**Exercise brief:** Count the lines in the records below that contain the string "centimetres". Reply with the number alone.

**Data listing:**
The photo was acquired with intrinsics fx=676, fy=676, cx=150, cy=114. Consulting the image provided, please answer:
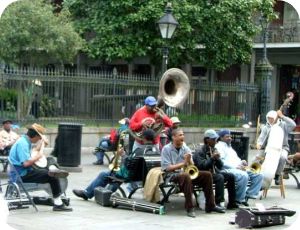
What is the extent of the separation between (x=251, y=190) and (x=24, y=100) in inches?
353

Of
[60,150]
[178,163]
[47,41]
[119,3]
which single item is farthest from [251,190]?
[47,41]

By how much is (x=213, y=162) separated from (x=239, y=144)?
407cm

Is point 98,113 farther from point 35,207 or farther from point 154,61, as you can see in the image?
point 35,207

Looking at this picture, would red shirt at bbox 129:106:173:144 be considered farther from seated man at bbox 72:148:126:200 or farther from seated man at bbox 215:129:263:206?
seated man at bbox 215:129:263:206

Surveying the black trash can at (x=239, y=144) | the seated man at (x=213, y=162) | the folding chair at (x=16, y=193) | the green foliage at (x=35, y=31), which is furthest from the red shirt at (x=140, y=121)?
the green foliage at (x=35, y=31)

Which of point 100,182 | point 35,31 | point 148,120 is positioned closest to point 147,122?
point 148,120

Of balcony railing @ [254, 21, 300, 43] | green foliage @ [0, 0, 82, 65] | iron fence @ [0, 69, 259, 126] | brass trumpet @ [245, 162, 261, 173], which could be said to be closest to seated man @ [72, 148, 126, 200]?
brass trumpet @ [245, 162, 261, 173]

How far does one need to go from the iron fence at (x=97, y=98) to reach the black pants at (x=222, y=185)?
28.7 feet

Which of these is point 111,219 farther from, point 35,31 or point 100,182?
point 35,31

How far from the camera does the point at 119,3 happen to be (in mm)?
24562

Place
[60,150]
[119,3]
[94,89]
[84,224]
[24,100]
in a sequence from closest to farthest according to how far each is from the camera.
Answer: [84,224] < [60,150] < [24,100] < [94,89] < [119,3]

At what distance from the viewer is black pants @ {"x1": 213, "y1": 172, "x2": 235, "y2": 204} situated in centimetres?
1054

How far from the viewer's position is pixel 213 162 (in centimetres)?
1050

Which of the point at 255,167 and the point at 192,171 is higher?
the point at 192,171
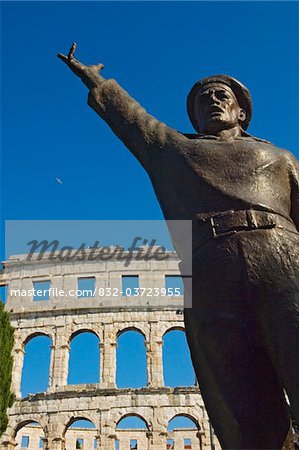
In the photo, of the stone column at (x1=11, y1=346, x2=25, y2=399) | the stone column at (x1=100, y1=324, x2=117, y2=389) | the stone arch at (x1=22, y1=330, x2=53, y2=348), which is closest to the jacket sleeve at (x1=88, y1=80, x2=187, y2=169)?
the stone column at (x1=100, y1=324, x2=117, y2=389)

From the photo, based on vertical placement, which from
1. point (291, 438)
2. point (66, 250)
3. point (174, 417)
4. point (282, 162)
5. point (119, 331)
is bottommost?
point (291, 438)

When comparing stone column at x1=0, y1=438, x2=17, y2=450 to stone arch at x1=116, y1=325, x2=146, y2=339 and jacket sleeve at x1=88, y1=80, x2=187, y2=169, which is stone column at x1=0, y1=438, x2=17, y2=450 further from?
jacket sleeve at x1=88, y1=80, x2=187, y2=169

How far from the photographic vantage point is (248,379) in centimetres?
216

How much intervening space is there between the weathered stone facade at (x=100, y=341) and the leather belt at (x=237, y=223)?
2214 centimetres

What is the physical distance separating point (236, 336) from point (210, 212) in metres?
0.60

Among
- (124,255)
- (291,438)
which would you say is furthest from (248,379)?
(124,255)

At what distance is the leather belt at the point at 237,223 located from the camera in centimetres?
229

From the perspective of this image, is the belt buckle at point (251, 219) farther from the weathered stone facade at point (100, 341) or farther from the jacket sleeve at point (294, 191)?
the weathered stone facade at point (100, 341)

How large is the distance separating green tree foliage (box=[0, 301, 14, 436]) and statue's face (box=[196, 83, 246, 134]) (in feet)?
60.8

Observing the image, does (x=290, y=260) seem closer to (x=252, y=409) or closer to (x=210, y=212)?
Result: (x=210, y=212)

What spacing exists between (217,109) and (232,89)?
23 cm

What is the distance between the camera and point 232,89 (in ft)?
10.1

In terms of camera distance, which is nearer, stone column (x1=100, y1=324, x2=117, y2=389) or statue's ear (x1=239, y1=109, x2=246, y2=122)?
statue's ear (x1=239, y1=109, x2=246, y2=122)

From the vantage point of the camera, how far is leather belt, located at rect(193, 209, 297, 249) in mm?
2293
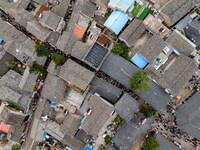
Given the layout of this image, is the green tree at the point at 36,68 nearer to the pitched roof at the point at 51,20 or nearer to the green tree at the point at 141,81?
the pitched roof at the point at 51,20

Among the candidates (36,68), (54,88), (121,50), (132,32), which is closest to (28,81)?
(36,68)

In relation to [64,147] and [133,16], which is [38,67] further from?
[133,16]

**Response:** 5